It was a long drive from Mzuzu to Karonga today. The distance is around 140 miles but it was five hours driving each way because of some serious potholes. This, and the stunning beauty of the countryside, made me feel quite at home although the potholes here are a different scale from the Scottish ones to be fair. I stopped to take pictures of the view and came back to find a baboon sitting on the car bonnet so that bit is not so much like Scotland!

Great view of Lake Malawi with Tanzania on the far shore
The main road linking Malawi with Tanzania, and an important trade route.

In Karonga I was visiting the rice processing factory belonging to NASFAM (The National Association of Smallholder Farmers). Some readers of this blog may be familiar with the Rice Challenge run by Just Trading Scotland. High quality Kilombero rice is exported to Scotland and sold through Churches and schools. This is the factory it comes from. This was a final bit of research for our Innovate UK project looking to convert farm wastes to biogas and then use an innovative gas turbine to generate electricity, and the factory is a good prospect.

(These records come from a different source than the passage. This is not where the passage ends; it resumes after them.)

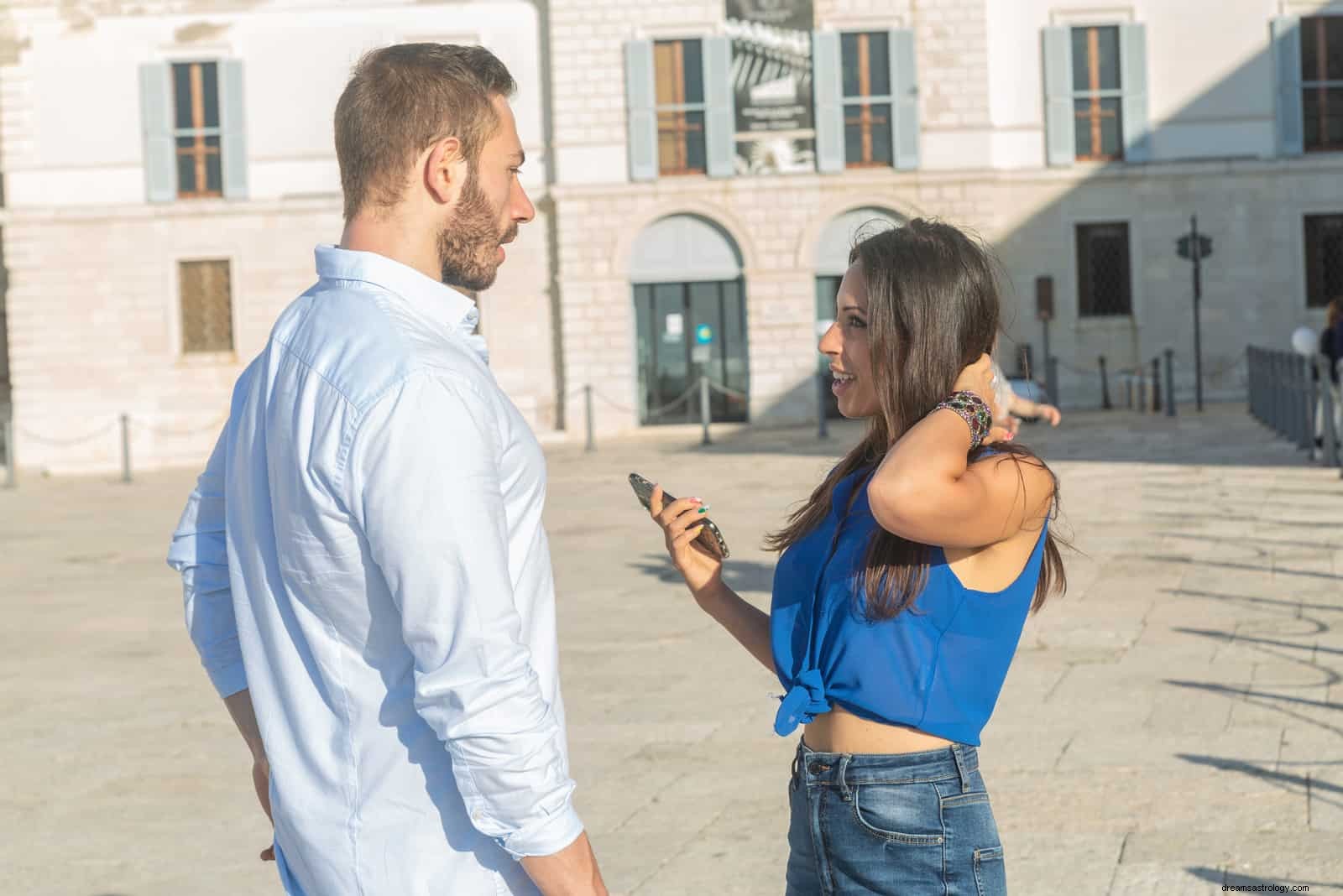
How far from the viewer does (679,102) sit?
93.7 feet

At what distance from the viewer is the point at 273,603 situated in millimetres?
2365

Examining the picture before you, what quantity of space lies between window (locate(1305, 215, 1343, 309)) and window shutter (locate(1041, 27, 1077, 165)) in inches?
163

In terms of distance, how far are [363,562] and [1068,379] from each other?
27672 millimetres

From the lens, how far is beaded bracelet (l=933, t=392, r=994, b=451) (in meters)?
2.71

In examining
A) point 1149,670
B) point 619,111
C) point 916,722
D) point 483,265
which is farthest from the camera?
point 619,111

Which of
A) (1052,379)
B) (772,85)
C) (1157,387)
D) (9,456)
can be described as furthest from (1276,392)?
(9,456)

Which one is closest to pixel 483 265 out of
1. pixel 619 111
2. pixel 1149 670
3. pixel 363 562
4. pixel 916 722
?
pixel 363 562

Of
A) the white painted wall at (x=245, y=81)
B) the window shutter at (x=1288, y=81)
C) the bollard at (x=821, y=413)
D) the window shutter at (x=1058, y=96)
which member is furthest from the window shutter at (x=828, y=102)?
the window shutter at (x=1288, y=81)

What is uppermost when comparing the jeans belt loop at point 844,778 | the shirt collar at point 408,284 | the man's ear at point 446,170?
the man's ear at point 446,170

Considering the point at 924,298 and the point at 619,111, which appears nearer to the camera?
the point at 924,298

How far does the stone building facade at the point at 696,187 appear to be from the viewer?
28.4 m

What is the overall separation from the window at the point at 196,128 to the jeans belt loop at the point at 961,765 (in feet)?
90.5

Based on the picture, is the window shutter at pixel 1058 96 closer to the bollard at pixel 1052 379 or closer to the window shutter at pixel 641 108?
the bollard at pixel 1052 379

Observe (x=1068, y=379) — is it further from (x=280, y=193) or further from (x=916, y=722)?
(x=916, y=722)
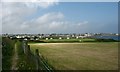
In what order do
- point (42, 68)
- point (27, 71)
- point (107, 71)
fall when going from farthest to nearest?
point (107, 71) < point (27, 71) < point (42, 68)

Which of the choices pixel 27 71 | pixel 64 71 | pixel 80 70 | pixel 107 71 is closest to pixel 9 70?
pixel 27 71

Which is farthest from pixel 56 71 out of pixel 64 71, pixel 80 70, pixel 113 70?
pixel 113 70

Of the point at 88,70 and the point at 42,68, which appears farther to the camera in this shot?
the point at 88,70

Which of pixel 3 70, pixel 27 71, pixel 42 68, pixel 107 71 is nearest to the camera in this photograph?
pixel 42 68

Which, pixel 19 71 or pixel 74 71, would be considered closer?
pixel 19 71

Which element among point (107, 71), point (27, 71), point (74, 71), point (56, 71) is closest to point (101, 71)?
point (107, 71)

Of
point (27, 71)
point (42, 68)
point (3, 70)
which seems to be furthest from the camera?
point (3, 70)

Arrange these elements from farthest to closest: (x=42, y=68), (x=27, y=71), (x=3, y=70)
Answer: (x=3, y=70) < (x=27, y=71) < (x=42, y=68)

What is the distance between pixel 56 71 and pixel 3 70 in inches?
115

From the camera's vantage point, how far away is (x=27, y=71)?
620 inches

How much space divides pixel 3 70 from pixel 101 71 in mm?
5773

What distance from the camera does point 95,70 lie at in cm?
1900

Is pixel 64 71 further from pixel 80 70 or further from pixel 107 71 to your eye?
pixel 107 71

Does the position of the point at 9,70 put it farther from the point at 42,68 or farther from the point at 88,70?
the point at 88,70
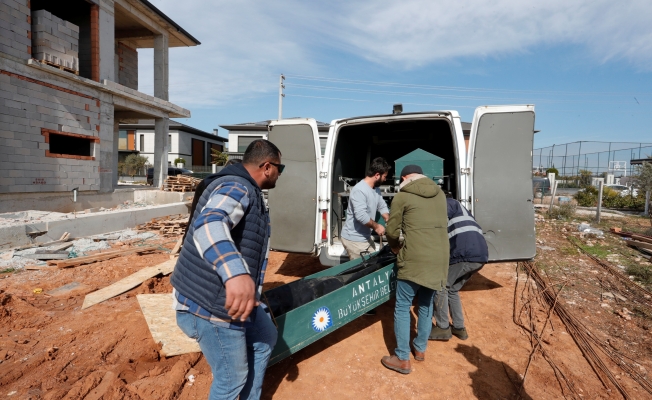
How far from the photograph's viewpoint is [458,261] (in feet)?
11.5

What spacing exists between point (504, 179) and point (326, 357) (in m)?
2.65

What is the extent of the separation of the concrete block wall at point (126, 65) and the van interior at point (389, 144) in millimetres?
13380

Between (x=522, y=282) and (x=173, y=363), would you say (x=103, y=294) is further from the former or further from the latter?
(x=522, y=282)

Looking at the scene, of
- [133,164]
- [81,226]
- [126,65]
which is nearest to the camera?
[81,226]

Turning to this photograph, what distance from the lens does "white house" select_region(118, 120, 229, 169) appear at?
35281mm

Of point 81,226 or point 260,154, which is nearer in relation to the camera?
point 260,154

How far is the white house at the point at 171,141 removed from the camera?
3528 cm

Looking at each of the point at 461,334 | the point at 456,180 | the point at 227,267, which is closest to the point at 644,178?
the point at 456,180

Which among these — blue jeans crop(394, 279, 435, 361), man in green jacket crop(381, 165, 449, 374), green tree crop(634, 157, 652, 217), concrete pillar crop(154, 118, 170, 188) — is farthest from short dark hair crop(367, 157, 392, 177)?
green tree crop(634, 157, 652, 217)

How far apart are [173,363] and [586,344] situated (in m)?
3.95

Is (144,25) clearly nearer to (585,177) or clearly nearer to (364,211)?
(364,211)

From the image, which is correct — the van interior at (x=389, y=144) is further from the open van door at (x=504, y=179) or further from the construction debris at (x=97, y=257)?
the construction debris at (x=97, y=257)

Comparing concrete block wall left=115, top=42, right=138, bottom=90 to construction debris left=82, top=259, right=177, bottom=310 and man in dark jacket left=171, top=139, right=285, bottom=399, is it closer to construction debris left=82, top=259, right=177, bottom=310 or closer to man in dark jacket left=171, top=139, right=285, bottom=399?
construction debris left=82, top=259, right=177, bottom=310

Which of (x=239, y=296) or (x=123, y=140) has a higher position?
(x=123, y=140)
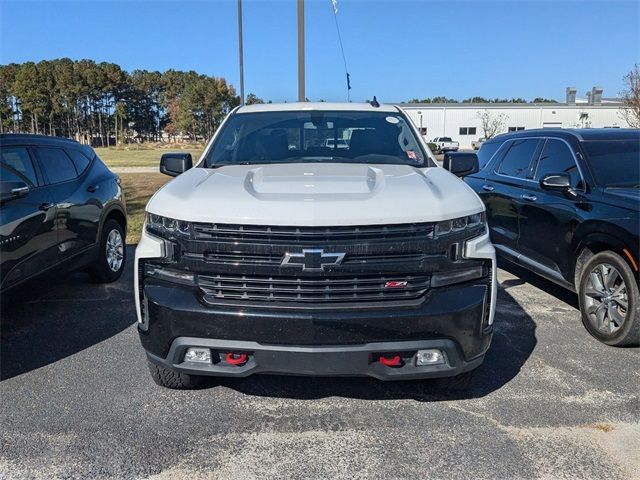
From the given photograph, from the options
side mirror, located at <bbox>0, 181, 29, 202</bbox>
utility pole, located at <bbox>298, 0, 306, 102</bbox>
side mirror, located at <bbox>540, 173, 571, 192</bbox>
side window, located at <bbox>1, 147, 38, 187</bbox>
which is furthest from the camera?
utility pole, located at <bbox>298, 0, 306, 102</bbox>

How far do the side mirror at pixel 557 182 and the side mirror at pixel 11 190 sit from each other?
461 centimetres

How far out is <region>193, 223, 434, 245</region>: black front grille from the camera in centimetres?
278

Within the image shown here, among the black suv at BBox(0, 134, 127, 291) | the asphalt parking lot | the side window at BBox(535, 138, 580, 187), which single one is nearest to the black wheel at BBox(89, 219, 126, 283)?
the black suv at BBox(0, 134, 127, 291)

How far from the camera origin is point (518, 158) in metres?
6.31

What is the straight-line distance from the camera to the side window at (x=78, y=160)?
5598 mm

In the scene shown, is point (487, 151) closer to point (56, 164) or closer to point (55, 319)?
point (56, 164)

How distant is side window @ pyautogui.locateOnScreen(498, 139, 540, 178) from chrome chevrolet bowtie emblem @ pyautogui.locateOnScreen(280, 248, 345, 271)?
404cm

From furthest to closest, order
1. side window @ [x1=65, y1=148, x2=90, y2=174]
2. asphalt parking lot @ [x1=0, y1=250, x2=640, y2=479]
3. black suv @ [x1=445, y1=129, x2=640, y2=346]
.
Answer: side window @ [x1=65, y1=148, x2=90, y2=174] → black suv @ [x1=445, y1=129, x2=640, y2=346] → asphalt parking lot @ [x1=0, y1=250, x2=640, y2=479]

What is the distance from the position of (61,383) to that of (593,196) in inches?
178

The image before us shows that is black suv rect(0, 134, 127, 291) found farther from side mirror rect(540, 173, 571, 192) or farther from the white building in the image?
the white building

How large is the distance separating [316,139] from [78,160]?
2912 mm

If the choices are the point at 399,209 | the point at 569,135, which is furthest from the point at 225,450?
the point at 569,135

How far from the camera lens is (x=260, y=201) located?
286 centimetres

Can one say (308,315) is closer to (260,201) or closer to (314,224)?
(314,224)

Their waste is a problem and a hazard, and they need a lot of power to run the processing machines. Our hope is to get mid-stage funding from Innovate UK to allow us to run real-life trials in situations like this in Malawi and prove the technology works. We should be able to submit a funding application in June/July, although the recent UK Aid cuts make all such programmes a bit vulnerable.

In a country where power is scarce and unreliable, waste-to-power solutions like this seem an obvious innovation.

I’ve seen many things on the back of a bike in Malawi, but a dug-out canoe is something new. I wondered if it was being delivered to its new owner and whether it is 7 years late and three times the original budget! Something else just like Scotland.